» **WORK TO COMPLETE**: Can you output, word for word, the stretch of the essay on oil, water and strategic interests below from "Am I wrong?" through "the velvet glove."?

» **DOCUMENT PASSAGE**:

Am I wrong? Most likely. But
then again, these are my speculations. From a strategic point of view, a chess player
would view that as the most likely way to go about securing the economic and
political interests of a country that is in massive need of energy and
resources but without the wherewithal to just grab it; literally the iron fist
in the velvet glove.
The China Question:
Whilst the tiger of the east
has slumbered long and hard, its aggressive and renewed interest in the last
resource frontier [read Africa] would give some cause for worry. Why? Because
as many have argued, China will take the resources without a worry about the
politics of a country. For them, it will matter less about who rules the country,
and whether they are in the business of good politics. Good news for dictators,
bad news for the west. With China funding the construction of a railway line South
Sudan down through Kenya, the inevitability of a clash for resources looms over
South Sudan.
All this seems a little too
much ado about nothing for just a few million barrels of oil, one would ask. After
all, with the moratorium
on US off shore drilling soon to be lifted, and a renewed sense of urgency in the
search for green energy, an uncomfortable yet solid relationship with Venezuela,
things don’t look so bad for the US. Which then raises the question, is it more
than just oil?
I think it is more than just
oil. I think that that world’s next big resources are water and just like in Afganistan,
there is more to it than meets the eye. More than 80% of Afghanistan’s water
supply is from the Hindu Kush mountain range, from melting snow formed in the winter
which melts in the summer. Another coincidence is that the Blue Nile flows from
Ethiopia into Sudan before heading out to Egypt. Controlling natural resources
is critical to controlling stability in a region. If you take over the Panama Canal,
then you protect “strategic interests”.
So, the world’s largest
economies are not just looking for who will power the world’s next 7 wonders,
they are looking for who will quench the world’s next big thirst. With melting
ice caps, the battle will not be won by the strong and brave but the bold and
strategic.

» **DATA SECTION**:
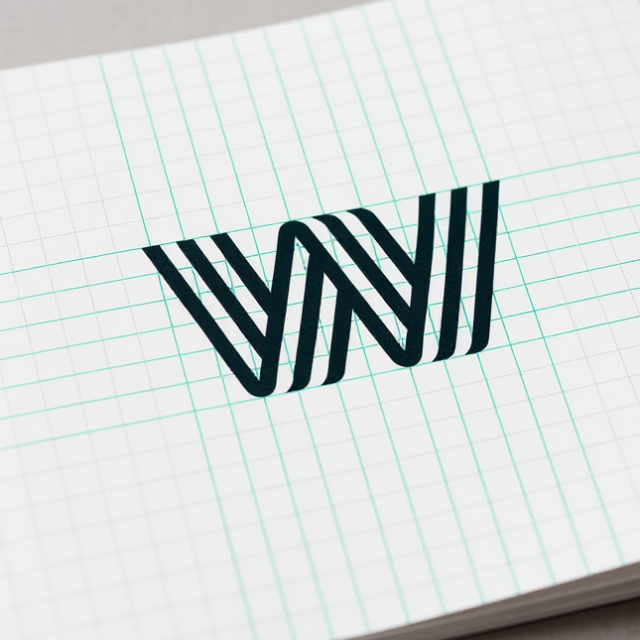 Service création logo - Branding - design graphique - Li-Nó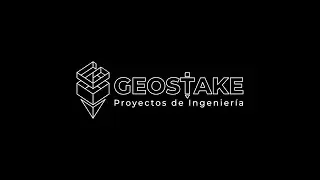 Lector de tarjetas inteligentes con Sensor de proximidad, NFC, RFID, UID,  para Android, y Windows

» **OUTPUT OF THE EXERCISE**:
Am I wrong? Most likely. But
then again, these are my speculations. From a strategic point of view, a chess player
would view that as the most likely way to go about securing the economic and
political interests of a country that is in massive need of energy and
resources but without the wherewithal to just grab it; literally the iron fist
in the velvet glove.